Волков и Хамраев засмеялись. Кожамкулов подождал, когда они перестанут смеяться, и со вздохом добавил:
— Очень красивая у него была хозяйка. Не так чтобы молодая, но красивая. Видная из себя женщина.
Хамраев посмотрел на часы и сказал:
— Вы уж меня простите, я вас оставлю на полчасика. У меня тут еще куча дел… И не курите много.
Когда за Хамраевым закрылась дверь, Кожамкулов пододвинул стул к кровати Волкова и спросил, глядя на него немигающими узкими глазами:
— Ты какую школу кончал?
— Чкаловское военно-авиационное училище…
— На чем летал?
— На «По-2»… «СБ» еще застал. Кончал на «пешках». Переучивался на «Ту-2»…
— Почему ушел?
— По сокращению.
— Летал плохо? — прямо спросил Кожамкулов.
— Нет, — твердо ответил Волков. — Летал хорошо. По сокращению.
С Кожамкулова спало напряжение, и он задвигался на стуле, устраиваясь поудобнее.
— У тебя пепельница есть? — спросил он.
— Посмотри на подоконнике, — сказал Волков.

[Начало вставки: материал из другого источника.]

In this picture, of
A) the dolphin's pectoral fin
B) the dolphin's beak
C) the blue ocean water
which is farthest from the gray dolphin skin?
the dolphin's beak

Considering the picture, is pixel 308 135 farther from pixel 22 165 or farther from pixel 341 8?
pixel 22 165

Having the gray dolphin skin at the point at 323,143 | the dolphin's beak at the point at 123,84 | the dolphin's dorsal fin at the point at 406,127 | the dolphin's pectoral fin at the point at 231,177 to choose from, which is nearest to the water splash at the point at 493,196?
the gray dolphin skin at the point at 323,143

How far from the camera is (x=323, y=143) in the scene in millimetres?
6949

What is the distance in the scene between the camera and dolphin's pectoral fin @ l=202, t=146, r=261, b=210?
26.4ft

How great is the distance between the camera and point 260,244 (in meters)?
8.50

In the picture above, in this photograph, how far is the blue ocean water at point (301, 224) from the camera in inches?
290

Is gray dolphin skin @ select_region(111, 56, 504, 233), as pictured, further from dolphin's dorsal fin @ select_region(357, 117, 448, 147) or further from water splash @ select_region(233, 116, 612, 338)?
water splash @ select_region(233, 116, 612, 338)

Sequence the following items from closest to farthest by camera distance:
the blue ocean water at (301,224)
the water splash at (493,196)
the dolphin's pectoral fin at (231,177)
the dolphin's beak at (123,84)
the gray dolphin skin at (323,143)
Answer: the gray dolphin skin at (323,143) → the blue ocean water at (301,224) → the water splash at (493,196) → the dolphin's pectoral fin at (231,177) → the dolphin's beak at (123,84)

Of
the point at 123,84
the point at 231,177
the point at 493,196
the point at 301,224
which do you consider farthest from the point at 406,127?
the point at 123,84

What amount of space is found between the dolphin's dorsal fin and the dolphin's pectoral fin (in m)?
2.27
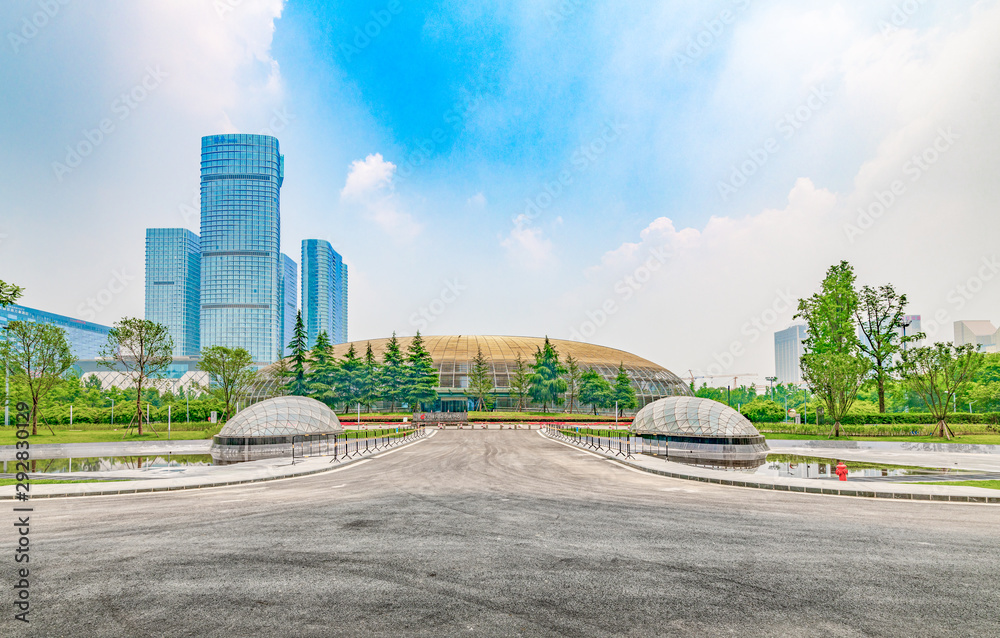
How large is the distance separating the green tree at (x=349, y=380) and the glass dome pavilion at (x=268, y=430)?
34.2 meters

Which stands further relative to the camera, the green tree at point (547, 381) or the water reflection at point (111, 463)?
the green tree at point (547, 381)

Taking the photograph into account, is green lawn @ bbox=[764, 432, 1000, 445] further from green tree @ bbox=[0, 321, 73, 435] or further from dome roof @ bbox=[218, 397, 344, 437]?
green tree @ bbox=[0, 321, 73, 435]

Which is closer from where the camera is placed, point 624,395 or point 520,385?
point 624,395

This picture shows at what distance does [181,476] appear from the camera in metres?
24.2

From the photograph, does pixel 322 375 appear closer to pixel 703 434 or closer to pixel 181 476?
pixel 181 476

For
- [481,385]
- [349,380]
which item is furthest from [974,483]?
[349,380]

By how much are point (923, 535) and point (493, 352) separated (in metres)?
90.1

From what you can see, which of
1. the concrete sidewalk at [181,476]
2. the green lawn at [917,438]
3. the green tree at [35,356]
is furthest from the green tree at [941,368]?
the green tree at [35,356]

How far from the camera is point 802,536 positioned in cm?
1261

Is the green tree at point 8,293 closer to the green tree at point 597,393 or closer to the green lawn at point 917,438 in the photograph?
the green lawn at point 917,438

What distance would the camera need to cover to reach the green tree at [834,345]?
49.2 meters

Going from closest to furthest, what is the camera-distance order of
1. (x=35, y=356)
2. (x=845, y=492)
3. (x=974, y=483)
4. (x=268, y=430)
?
1. (x=845, y=492)
2. (x=974, y=483)
3. (x=268, y=430)
4. (x=35, y=356)

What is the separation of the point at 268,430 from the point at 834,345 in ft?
188

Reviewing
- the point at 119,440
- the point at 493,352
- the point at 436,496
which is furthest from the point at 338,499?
the point at 493,352
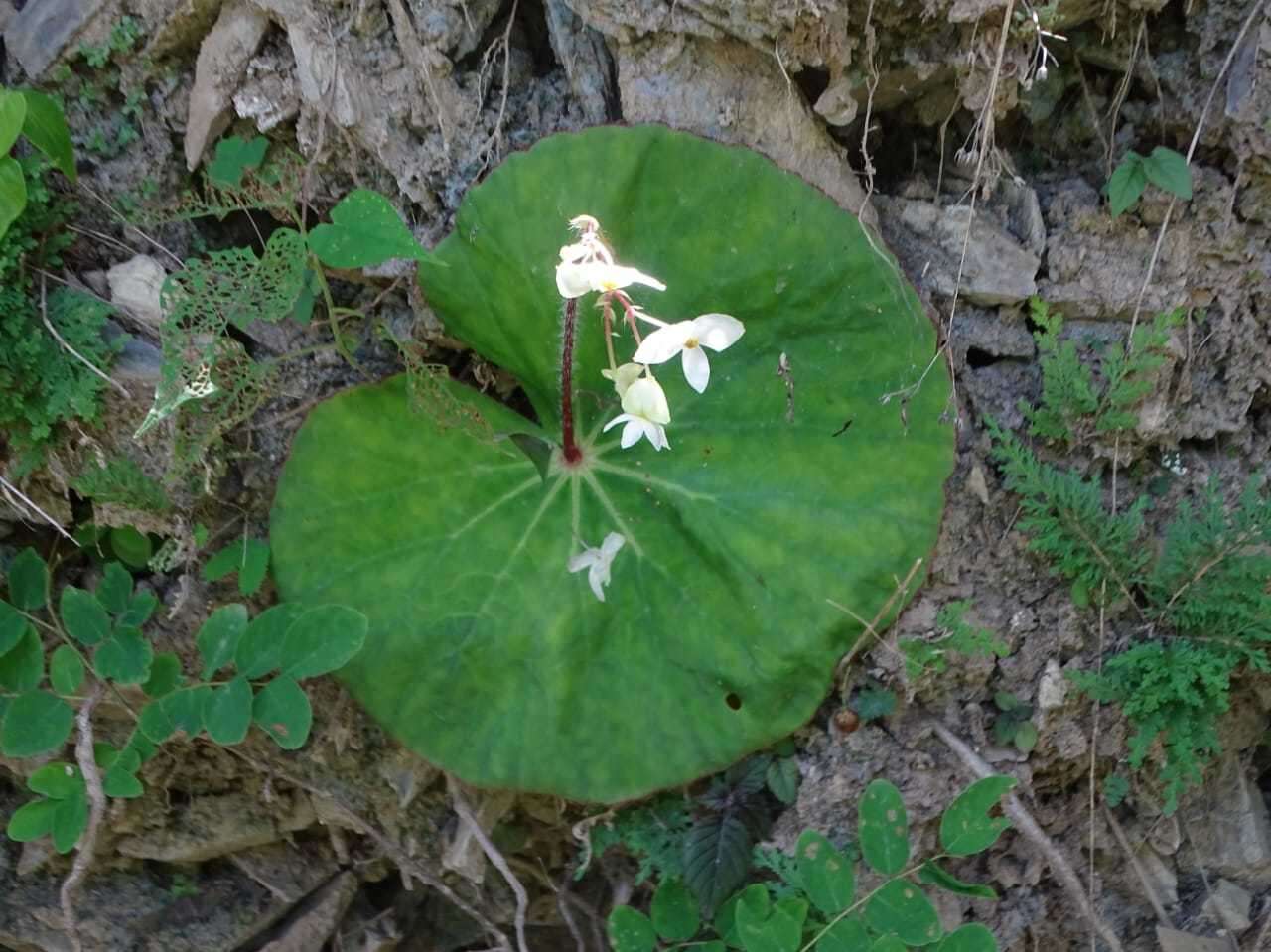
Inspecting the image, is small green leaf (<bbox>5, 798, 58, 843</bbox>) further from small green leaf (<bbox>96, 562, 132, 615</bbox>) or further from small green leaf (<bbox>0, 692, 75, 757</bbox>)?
small green leaf (<bbox>96, 562, 132, 615</bbox>)

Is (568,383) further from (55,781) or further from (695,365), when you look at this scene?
(55,781)

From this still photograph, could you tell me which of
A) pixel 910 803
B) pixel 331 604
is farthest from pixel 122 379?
pixel 910 803

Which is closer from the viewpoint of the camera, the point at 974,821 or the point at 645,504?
the point at 974,821

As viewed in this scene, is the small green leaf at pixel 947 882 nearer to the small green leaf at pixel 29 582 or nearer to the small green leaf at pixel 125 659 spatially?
the small green leaf at pixel 125 659

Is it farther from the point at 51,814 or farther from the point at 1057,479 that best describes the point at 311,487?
the point at 1057,479

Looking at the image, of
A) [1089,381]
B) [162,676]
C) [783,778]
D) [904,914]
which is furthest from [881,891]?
[162,676]

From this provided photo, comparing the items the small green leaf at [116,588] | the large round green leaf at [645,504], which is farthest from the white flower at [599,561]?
the small green leaf at [116,588]
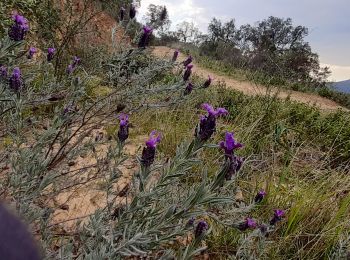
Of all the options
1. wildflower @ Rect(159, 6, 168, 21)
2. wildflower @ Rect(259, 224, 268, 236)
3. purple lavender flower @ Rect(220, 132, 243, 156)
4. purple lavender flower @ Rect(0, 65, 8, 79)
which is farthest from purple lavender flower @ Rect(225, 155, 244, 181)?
wildflower @ Rect(159, 6, 168, 21)

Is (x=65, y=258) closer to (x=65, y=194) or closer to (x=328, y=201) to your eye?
(x=65, y=194)

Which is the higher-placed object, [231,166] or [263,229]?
[231,166]

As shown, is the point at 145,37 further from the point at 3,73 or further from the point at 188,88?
the point at 3,73

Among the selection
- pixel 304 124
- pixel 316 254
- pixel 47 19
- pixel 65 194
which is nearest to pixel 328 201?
pixel 316 254

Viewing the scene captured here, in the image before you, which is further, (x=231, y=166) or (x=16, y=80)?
(x=16, y=80)

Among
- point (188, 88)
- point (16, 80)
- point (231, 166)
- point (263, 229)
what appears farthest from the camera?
point (188, 88)

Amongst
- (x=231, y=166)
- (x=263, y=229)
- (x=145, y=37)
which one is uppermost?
(x=145, y=37)

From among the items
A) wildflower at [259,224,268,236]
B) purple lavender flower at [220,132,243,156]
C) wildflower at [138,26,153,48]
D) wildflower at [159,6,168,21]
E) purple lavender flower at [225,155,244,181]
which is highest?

Не вставая со стула, Кожамкулов вытянул шею и посмотрел в сторону окна.
— Нету там ничего.
— Тогда стряхивай сюда, — сказал Волков. — В блюдце. Я все время в блюдце стряхиваю.
Они немного помолчали. А потом вдруг Гали Кожамкулов стал рассказывать Волкову про себя: про то, как учился в школе морской авиации, как Героя получил, как в пятидесятых годах тоже попал под сокращение, как его отстоял командующий ВВС округа и как уже потом сам Кожамкулов обиделся и уволился из армии. Сейчас бы, конечно, этого не случилось, а тогда сплеча рубили — самолеты списывали, летчиков увольняли… Очень тогда обиделся Кожамкулов.
— Тебе сколько? — спросил Волков.
— Я уже старый, — ответил Кожамкулов. — У меня внук скоро будет. Сорок четыре мне… Выйдешь из больницы, что думаешь делать?
Волков неопределенно хмыкнул.
— В цирке выступать будешь? — спросил Кожамкулов.
— Смогу, так буду.
— А если не сможешь?
— Не знаю.
Кожамкулов закурил новую сигарету и не мигая уставился на Волкова:
— Вот что. Сможешь — не сможешь, зачем тебе цирк? Ты не мальчик. Зачем тебе кувыркаться! Люди смотрят, а мужчина кувыркается, как петрушка. Нехорошо. Не к лицу. Мужчина ведь… И потом, как ты можешь жить так? Ты же авиатор.
— Когда это было!.. — усмехнулся Волков.
— Когда бы ни было. Ты сколько летал?
— Шесть лет.
— Шесть лет! Как же ты мог забыть? Три дня нельзя забыть, а ты шесть лет забыл! Я не говорю — садись за штурвал, шуруй по газам, лети. Я говорю — давай работать в авиации. Диспетчером будешь. Все рейсы в твоих руках. А заведешься — и подлетнуть можешь. Я тебе сам вывозные дам. И климат у нас лучше. Тумана нет, сырости нет. В горы ходить будешь. Ты не молчи. Ты думай…
Будто Волков и не думал. Будто он сам никогда не хотел из цирка уйти. Но не потому, что мужчине не к лицу кувыркаться на людях. Что Гали понимает в цирке? Что он смыслит в том, чему Волков отдал тринадцать лет жизни?! И за тринадцать лет Волков таких, как этот, десятки видел. Для них что цирк, что театр, что художник, что писатель — все несерьезно, баловство одно. А вот то, что они делают, — это да! Это необходимо. И судят вкривь и вкось обо всем, о чем понятия ни на грош не имеют. Разговаривают с актерами ласково-пренебрежительно, водку с ними охотно пьют, на ты легко переходят, а потом в компании презрительно хвастают: дескать, помню, сидели мы с Мишкой таким-то (называют фамилию известного артиста). Ну чудик! Начнет представлять — живот надорвешь!.. Легко живет, собака. Ему бы в нашем котле повариться!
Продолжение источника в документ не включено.